**** DATASET CONTENT

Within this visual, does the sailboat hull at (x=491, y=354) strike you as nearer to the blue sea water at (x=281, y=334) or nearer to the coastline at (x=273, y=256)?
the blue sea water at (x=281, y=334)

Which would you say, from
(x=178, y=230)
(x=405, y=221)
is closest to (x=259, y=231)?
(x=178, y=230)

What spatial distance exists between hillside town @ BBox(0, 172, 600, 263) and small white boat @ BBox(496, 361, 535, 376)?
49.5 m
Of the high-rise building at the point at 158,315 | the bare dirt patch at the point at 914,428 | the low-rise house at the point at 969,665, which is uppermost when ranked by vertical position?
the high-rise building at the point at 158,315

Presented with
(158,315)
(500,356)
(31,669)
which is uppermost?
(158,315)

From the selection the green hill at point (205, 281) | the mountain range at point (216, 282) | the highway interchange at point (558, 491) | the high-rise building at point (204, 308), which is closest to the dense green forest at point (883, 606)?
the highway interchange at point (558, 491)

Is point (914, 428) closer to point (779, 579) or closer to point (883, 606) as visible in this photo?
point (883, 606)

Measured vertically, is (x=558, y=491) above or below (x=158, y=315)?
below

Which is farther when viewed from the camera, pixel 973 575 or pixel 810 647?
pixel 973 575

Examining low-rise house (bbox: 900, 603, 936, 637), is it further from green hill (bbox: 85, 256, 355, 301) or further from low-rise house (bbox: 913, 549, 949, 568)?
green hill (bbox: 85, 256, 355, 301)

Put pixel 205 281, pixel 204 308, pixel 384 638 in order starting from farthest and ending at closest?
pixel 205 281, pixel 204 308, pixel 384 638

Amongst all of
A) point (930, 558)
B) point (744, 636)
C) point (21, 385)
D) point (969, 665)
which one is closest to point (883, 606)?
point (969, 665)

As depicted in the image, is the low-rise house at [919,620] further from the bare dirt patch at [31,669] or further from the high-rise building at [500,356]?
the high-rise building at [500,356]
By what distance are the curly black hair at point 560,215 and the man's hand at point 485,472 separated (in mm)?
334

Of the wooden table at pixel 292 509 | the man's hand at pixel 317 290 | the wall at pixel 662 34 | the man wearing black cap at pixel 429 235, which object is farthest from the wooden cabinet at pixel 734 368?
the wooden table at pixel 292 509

********

* _DO THIS_
Substitute "nearest" for "closest" in the items starting at the line containing "Put pixel 205" and ending at the last item, and give those lines again with nothing else changed.

* _SOLUTION TO THIS PROBLEM_
Put pixel 205 281, pixel 204 308, pixel 384 638 in order starting from farthest and ending at nearest?
pixel 205 281, pixel 204 308, pixel 384 638

Amongst all of
A) point (930, 558)
B) point (744, 636)
C) point (21, 385)
D) point (969, 665)
which one is nearest to point (883, 606)?
point (969, 665)

As depicted in the image, is the low-rise house at [919,620] further from the bare dirt patch at [31,669] or further from the high-rise building at [500,356]?
the high-rise building at [500,356]
By what distance are the curly black hair at point 560,215 and the man's hand at point 485,472 separated (in mm)?
334

Of the wooden table at pixel 292 509 | the man's hand at pixel 317 290 | the wall at pixel 662 34 | the man wearing black cap at pixel 429 235, which object is farthest from the wooden cabinet at pixel 734 368?
the wooden table at pixel 292 509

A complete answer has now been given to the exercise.